-- Start of SOURCE EXCERPT --

Brutalist buildings are the elephants in the city. You can’t pass a brutalist building without noticing it because a brutalist building reaches down, grabs you by the throat and shouts in your face. And it’s because of this uncouth behaviour that admitting to liking these thugs often feels like confessing to some kind of perversion. You can almost imagine that to buy specialist literature on the subject—books with racy titles such as Raw Concrete, This Brutal World and Concretopia—you’ll have to whisper in the bookseller’s ear before a copy will be discreetly pulled from a secret place and presented to you in a plain paper bag.
‘How can you possibly like something that looks like a multistorey car park?’ My brother-in-law gives a laugh, just to emphasise the obvious madness of the notion. It’s a rhetorical question but still I can’t stop myself from trying to formulate a response. It’s not as though it’s the first time anyone has asked that, although they sometimes use military bunkers, air raid shelters or power stations for comparison instead of car parks. They mean buildings made from concrete and more specifically they mean buildings that are ugly, in their eyes at least.

-- End of SOURCE EXCERPT --
-- Start of SOURCE DATA --

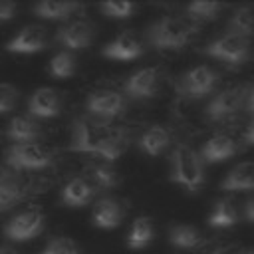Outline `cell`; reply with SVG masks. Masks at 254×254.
<instances>
[{"label":"cell","mask_w":254,"mask_h":254,"mask_svg":"<svg viewBox=\"0 0 254 254\" xmlns=\"http://www.w3.org/2000/svg\"><path fill=\"white\" fill-rule=\"evenodd\" d=\"M194 26L177 16H163L147 28V40L157 50H181L189 44Z\"/></svg>","instance_id":"1"},{"label":"cell","mask_w":254,"mask_h":254,"mask_svg":"<svg viewBox=\"0 0 254 254\" xmlns=\"http://www.w3.org/2000/svg\"><path fill=\"white\" fill-rule=\"evenodd\" d=\"M171 179L189 190H196L204 181L200 157L183 143L171 155Z\"/></svg>","instance_id":"2"},{"label":"cell","mask_w":254,"mask_h":254,"mask_svg":"<svg viewBox=\"0 0 254 254\" xmlns=\"http://www.w3.org/2000/svg\"><path fill=\"white\" fill-rule=\"evenodd\" d=\"M113 127H107L103 119H95V117H79L73 121L71 127V143L69 149L77 151V153H93L109 135H111Z\"/></svg>","instance_id":"3"},{"label":"cell","mask_w":254,"mask_h":254,"mask_svg":"<svg viewBox=\"0 0 254 254\" xmlns=\"http://www.w3.org/2000/svg\"><path fill=\"white\" fill-rule=\"evenodd\" d=\"M248 40L240 38V36H234V34H222L220 38L212 40L210 44L204 46V54L214 58V60H220L228 65H240L248 60Z\"/></svg>","instance_id":"4"},{"label":"cell","mask_w":254,"mask_h":254,"mask_svg":"<svg viewBox=\"0 0 254 254\" xmlns=\"http://www.w3.org/2000/svg\"><path fill=\"white\" fill-rule=\"evenodd\" d=\"M52 161V153L40 143H16L6 151V165L22 169H44Z\"/></svg>","instance_id":"5"},{"label":"cell","mask_w":254,"mask_h":254,"mask_svg":"<svg viewBox=\"0 0 254 254\" xmlns=\"http://www.w3.org/2000/svg\"><path fill=\"white\" fill-rule=\"evenodd\" d=\"M42 226H44V212L38 206H26L6 222L4 234L14 242H24L38 236Z\"/></svg>","instance_id":"6"},{"label":"cell","mask_w":254,"mask_h":254,"mask_svg":"<svg viewBox=\"0 0 254 254\" xmlns=\"http://www.w3.org/2000/svg\"><path fill=\"white\" fill-rule=\"evenodd\" d=\"M218 83V73L208 65H196L179 77V91L187 97L198 99L208 95Z\"/></svg>","instance_id":"7"},{"label":"cell","mask_w":254,"mask_h":254,"mask_svg":"<svg viewBox=\"0 0 254 254\" xmlns=\"http://www.w3.org/2000/svg\"><path fill=\"white\" fill-rule=\"evenodd\" d=\"M246 99V89L242 85H232V87H226L222 91H218L210 101L208 105L204 107V113L210 121H222L230 115H234L242 103Z\"/></svg>","instance_id":"8"},{"label":"cell","mask_w":254,"mask_h":254,"mask_svg":"<svg viewBox=\"0 0 254 254\" xmlns=\"http://www.w3.org/2000/svg\"><path fill=\"white\" fill-rule=\"evenodd\" d=\"M161 69L159 67H143L127 77L123 83V91L135 99H151L161 89Z\"/></svg>","instance_id":"9"},{"label":"cell","mask_w":254,"mask_h":254,"mask_svg":"<svg viewBox=\"0 0 254 254\" xmlns=\"http://www.w3.org/2000/svg\"><path fill=\"white\" fill-rule=\"evenodd\" d=\"M30 185L24 181L20 171L2 165L0 167V210H8L28 194Z\"/></svg>","instance_id":"10"},{"label":"cell","mask_w":254,"mask_h":254,"mask_svg":"<svg viewBox=\"0 0 254 254\" xmlns=\"http://www.w3.org/2000/svg\"><path fill=\"white\" fill-rule=\"evenodd\" d=\"M85 107H87L91 117L105 121V119H111L123 111L125 97L117 91H111V89H97V91L87 95Z\"/></svg>","instance_id":"11"},{"label":"cell","mask_w":254,"mask_h":254,"mask_svg":"<svg viewBox=\"0 0 254 254\" xmlns=\"http://www.w3.org/2000/svg\"><path fill=\"white\" fill-rule=\"evenodd\" d=\"M101 54L109 60H119V62L135 60L143 54V40L137 32L125 30V32L117 34L109 44H105Z\"/></svg>","instance_id":"12"},{"label":"cell","mask_w":254,"mask_h":254,"mask_svg":"<svg viewBox=\"0 0 254 254\" xmlns=\"http://www.w3.org/2000/svg\"><path fill=\"white\" fill-rule=\"evenodd\" d=\"M93 38H95V26L89 20H83V18L69 22L62 30H58V34H56V40L64 48H67V52L83 50V48L91 46Z\"/></svg>","instance_id":"13"},{"label":"cell","mask_w":254,"mask_h":254,"mask_svg":"<svg viewBox=\"0 0 254 254\" xmlns=\"http://www.w3.org/2000/svg\"><path fill=\"white\" fill-rule=\"evenodd\" d=\"M48 44V30L44 26L32 24L22 28L8 44L6 50L14 52V54H36L40 50H44Z\"/></svg>","instance_id":"14"},{"label":"cell","mask_w":254,"mask_h":254,"mask_svg":"<svg viewBox=\"0 0 254 254\" xmlns=\"http://www.w3.org/2000/svg\"><path fill=\"white\" fill-rule=\"evenodd\" d=\"M64 97L54 87H40L32 93L28 101V111L34 117H56L62 111Z\"/></svg>","instance_id":"15"},{"label":"cell","mask_w":254,"mask_h":254,"mask_svg":"<svg viewBox=\"0 0 254 254\" xmlns=\"http://www.w3.org/2000/svg\"><path fill=\"white\" fill-rule=\"evenodd\" d=\"M95 192H99V190L85 177H73L62 189V202L67 206H83V204L91 202Z\"/></svg>","instance_id":"16"},{"label":"cell","mask_w":254,"mask_h":254,"mask_svg":"<svg viewBox=\"0 0 254 254\" xmlns=\"http://www.w3.org/2000/svg\"><path fill=\"white\" fill-rule=\"evenodd\" d=\"M236 143L232 137L228 135H214L210 137L202 149H200V159L204 163H222L226 159H230L232 155H236Z\"/></svg>","instance_id":"17"},{"label":"cell","mask_w":254,"mask_h":254,"mask_svg":"<svg viewBox=\"0 0 254 254\" xmlns=\"http://www.w3.org/2000/svg\"><path fill=\"white\" fill-rule=\"evenodd\" d=\"M6 137L14 145L16 143H36L42 137V129L34 119L16 115L14 119H10V123L6 127Z\"/></svg>","instance_id":"18"},{"label":"cell","mask_w":254,"mask_h":254,"mask_svg":"<svg viewBox=\"0 0 254 254\" xmlns=\"http://www.w3.org/2000/svg\"><path fill=\"white\" fill-rule=\"evenodd\" d=\"M222 190H254V163H238L220 183Z\"/></svg>","instance_id":"19"},{"label":"cell","mask_w":254,"mask_h":254,"mask_svg":"<svg viewBox=\"0 0 254 254\" xmlns=\"http://www.w3.org/2000/svg\"><path fill=\"white\" fill-rule=\"evenodd\" d=\"M93 224L99 228H115L123 218V204L115 198H101L93 208Z\"/></svg>","instance_id":"20"},{"label":"cell","mask_w":254,"mask_h":254,"mask_svg":"<svg viewBox=\"0 0 254 254\" xmlns=\"http://www.w3.org/2000/svg\"><path fill=\"white\" fill-rule=\"evenodd\" d=\"M171 143V135L169 131L163 127V125H151L139 139V147L143 153L151 155V157H157L161 155Z\"/></svg>","instance_id":"21"},{"label":"cell","mask_w":254,"mask_h":254,"mask_svg":"<svg viewBox=\"0 0 254 254\" xmlns=\"http://www.w3.org/2000/svg\"><path fill=\"white\" fill-rule=\"evenodd\" d=\"M81 6L75 2H58V0H44L38 2L32 10L36 16L44 18V20H67L75 10H79Z\"/></svg>","instance_id":"22"},{"label":"cell","mask_w":254,"mask_h":254,"mask_svg":"<svg viewBox=\"0 0 254 254\" xmlns=\"http://www.w3.org/2000/svg\"><path fill=\"white\" fill-rule=\"evenodd\" d=\"M153 234H155L153 220L149 216H137L127 232V246L131 250H141L153 240Z\"/></svg>","instance_id":"23"},{"label":"cell","mask_w":254,"mask_h":254,"mask_svg":"<svg viewBox=\"0 0 254 254\" xmlns=\"http://www.w3.org/2000/svg\"><path fill=\"white\" fill-rule=\"evenodd\" d=\"M226 30H228V34L240 36L244 40L254 36V12H252V8L242 6V8L234 10V14L230 16V20L226 24Z\"/></svg>","instance_id":"24"},{"label":"cell","mask_w":254,"mask_h":254,"mask_svg":"<svg viewBox=\"0 0 254 254\" xmlns=\"http://www.w3.org/2000/svg\"><path fill=\"white\" fill-rule=\"evenodd\" d=\"M169 240L177 248H196L202 242V234L190 224H173L169 228Z\"/></svg>","instance_id":"25"},{"label":"cell","mask_w":254,"mask_h":254,"mask_svg":"<svg viewBox=\"0 0 254 254\" xmlns=\"http://www.w3.org/2000/svg\"><path fill=\"white\" fill-rule=\"evenodd\" d=\"M236 222H238V214H236V208L232 206L230 200H218L212 206V212L208 216V224L210 226L228 228V226H234Z\"/></svg>","instance_id":"26"},{"label":"cell","mask_w":254,"mask_h":254,"mask_svg":"<svg viewBox=\"0 0 254 254\" xmlns=\"http://www.w3.org/2000/svg\"><path fill=\"white\" fill-rule=\"evenodd\" d=\"M97 190L99 189H113L119 185V175L117 171H113L107 165H95L87 169V177H85Z\"/></svg>","instance_id":"27"},{"label":"cell","mask_w":254,"mask_h":254,"mask_svg":"<svg viewBox=\"0 0 254 254\" xmlns=\"http://www.w3.org/2000/svg\"><path fill=\"white\" fill-rule=\"evenodd\" d=\"M50 73L54 77H71L75 73V56L67 50L58 52L50 62Z\"/></svg>","instance_id":"28"},{"label":"cell","mask_w":254,"mask_h":254,"mask_svg":"<svg viewBox=\"0 0 254 254\" xmlns=\"http://www.w3.org/2000/svg\"><path fill=\"white\" fill-rule=\"evenodd\" d=\"M222 8L224 6L218 2H190L187 6V14L194 22H208V20L218 18Z\"/></svg>","instance_id":"29"},{"label":"cell","mask_w":254,"mask_h":254,"mask_svg":"<svg viewBox=\"0 0 254 254\" xmlns=\"http://www.w3.org/2000/svg\"><path fill=\"white\" fill-rule=\"evenodd\" d=\"M40 254H79V248L69 236H54Z\"/></svg>","instance_id":"30"},{"label":"cell","mask_w":254,"mask_h":254,"mask_svg":"<svg viewBox=\"0 0 254 254\" xmlns=\"http://www.w3.org/2000/svg\"><path fill=\"white\" fill-rule=\"evenodd\" d=\"M99 10L107 18L123 20V18H131V14L135 12V4H131V2H105L99 6Z\"/></svg>","instance_id":"31"},{"label":"cell","mask_w":254,"mask_h":254,"mask_svg":"<svg viewBox=\"0 0 254 254\" xmlns=\"http://www.w3.org/2000/svg\"><path fill=\"white\" fill-rule=\"evenodd\" d=\"M18 103V89L12 83H0V115L8 113Z\"/></svg>","instance_id":"32"},{"label":"cell","mask_w":254,"mask_h":254,"mask_svg":"<svg viewBox=\"0 0 254 254\" xmlns=\"http://www.w3.org/2000/svg\"><path fill=\"white\" fill-rule=\"evenodd\" d=\"M18 12V6L14 2H8V0H0V22H8L16 16Z\"/></svg>","instance_id":"33"},{"label":"cell","mask_w":254,"mask_h":254,"mask_svg":"<svg viewBox=\"0 0 254 254\" xmlns=\"http://www.w3.org/2000/svg\"><path fill=\"white\" fill-rule=\"evenodd\" d=\"M210 254H242V250H240V246H236V244H226V246L214 248Z\"/></svg>","instance_id":"34"},{"label":"cell","mask_w":254,"mask_h":254,"mask_svg":"<svg viewBox=\"0 0 254 254\" xmlns=\"http://www.w3.org/2000/svg\"><path fill=\"white\" fill-rule=\"evenodd\" d=\"M244 216H246L250 222H254V196L244 202Z\"/></svg>","instance_id":"35"},{"label":"cell","mask_w":254,"mask_h":254,"mask_svg":"<svg viewBox=\"0 0 254 254\" xmlns=\"http://www.w3.org/2000/svg\"><path fill=\"white\" fill-rule=\"evenodd\" d=\"M244 107H246V111H250V113H254V85L246 91V99H244Z\"/></svg>","instance_id":"36"},{"label":"cell","mask_w":254,"mask_h":254,"mask_svg":"<svg viewBox=\"0 0 254 254\" xmlns=\"http://www.w3.org/2000/svg\"><path fill=\"white\" fill-rule=\"evenodd\" d=\"M244 141H246V143H250V145H254V117H252L250 125L246 127V133H244Z\"/></svg>","instance_id":"37"},{"label":"cell","mask_w":254,"mask_h":254,"mask_svg":"<svg viewBox=\"0 0 254 254\" xmlns=\"http://www.w3.org/2000/svg\"><path fill=\"white\" fill-rule=\"evenodd\" d=\"M0 254H20V252L10 248V246H0Z\"/></svg>","instance_id":"38"},{"label":"cell","mask_w":254,"mask_h":254,"mask_svg":"<svg viewBox=\"0 0 254 254\" xmlns=\"http://www.w3.org/2000/svg\"><path fill=\"white\" fill-rule=\"evenodd\" d=\"M242 254H254V248H252V250H246V252H242Z\"/></svg>","instance_id":"39"}]
</instances>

-- End of SOURCE DATA --

### [DIRECTIVES]
a: Reproduce everything from "Brutalist buildings are" down to "plain paper bag." in the brutalism passage, word for word.
b: Write the text that comes next in the brutalism passage, starting after its final sentence.
The listing is not required for any of this work.

### [REPLIES]
a:
Brutalist buildings are the elephants in the city. You can’t pass a brutalist building without noticing it because a brutalist building reaches down, grabs you by the throat and shouts in your face. And it’s because of this uncouth behaviour that admitting to liking these thugs often feels like confessing to some kind of perversion. You can almost imagine that to buy specialist literature on the subject—books with racy titles such as Raw Concrete, This Brutal World and Concretopia—you’ll have to whisper in the bookseller’s ear before a copy will be discreetly pulled from a secret place and presented to you in a plain paper bag.

b:
I’m not alone in liking them. A quick scan of social media throws up hundreds of sites that revel in concrete architecture from around the world, some displaying buildings in an obvious state of dilapidation, especially in the former Soviet countries (the Soviets adored concrete). In 2017 the Sydney Architecture Festival had at its core—its hard core, if you like—an exploration of brutalism, which is the label given to buildings of this type.
Brutalism takes its name from the French term for raw concrete, béton brut, and it’s a catchily appropriate term because the buildings can be so brutally, monumentally unforgiving. They were built mainly in the 1960s and 1970s and were often inspired by the work of Franco-Swiss architect Le Corbusier. They have at their heart the virtue of being purely practical but this practicality is then given a heroic shove.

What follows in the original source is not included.